**Task A**
In the passage on cache group privileges, which view returns all of the system privileges granted to the current user?
**Task B**
Reproduce the portion of the cache group privileges passage from "The object privileges for cache group operations" up to and including "flush a cache group owned by another user.".

**Supplied passage**
------------
Other system privileges for cache group operations are for performing the following on objects not owned by the user:

  • FLUSH ANY CACHE GROUP: Allows users to flush any cache group in the database.

  • LOAD ANY CACHE GROUP: Allows users to load any cache group in the database.

  • UNLOAD ANY CACHE GROUP: Allows users to unload any cache group in the database.

  • REFRESH ANY CACHE GROUP: Allows users to refresh any cache group in the database.

Cache group object privileges

The object privileges for cache group operations are granted to a user for performing the operation on a single, defined object. The following are the object privileges for cache group objects:

  • FLUSH: Allows the user to flush a cache group owned by another user.

  • LOAD: Allows the user to load a cache group owned by another user.

  • UNLOAD: Allows the user to unload a cache group owned by another user.

  • REFRESH: Allows the user to refresh a cache group owned by another user.

For example, the following example grants Pat the cache group object privilege to perform a FLUSH on the cache group CACHEGRP that is owned by Terry:

GRANT FLUSH ON TERRY.CACHEGRP TO PAT;
 

For details on cache group operations, see the Oracle In-Memory Database Cache User's Guide.

Viewing user privileges

You can view the privileges granted to each user through the following views:

Table 4-2 System privilege views

View name Description

SYS.USER_SYS_PRIVS

Returns all of the system privileges granted to the current user.
------------
**Exercise data**
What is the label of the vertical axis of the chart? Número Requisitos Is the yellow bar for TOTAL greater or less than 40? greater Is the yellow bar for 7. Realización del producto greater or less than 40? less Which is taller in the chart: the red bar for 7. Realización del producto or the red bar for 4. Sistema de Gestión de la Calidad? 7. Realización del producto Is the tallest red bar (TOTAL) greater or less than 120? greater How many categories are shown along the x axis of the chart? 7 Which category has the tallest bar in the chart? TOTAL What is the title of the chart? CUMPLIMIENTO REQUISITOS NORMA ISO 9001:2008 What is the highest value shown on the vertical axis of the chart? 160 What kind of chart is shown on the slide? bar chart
------------
**Worked solution A**
SYS.USER_SYS_PRIVS

**Worked solution B**
The object privileges for cache group operations are granted to a user for performing the operation on a single, defined object. The following are the object privileges for cache group objects:

  • FLUSH: Allows the user to flush a cache group owned by another user.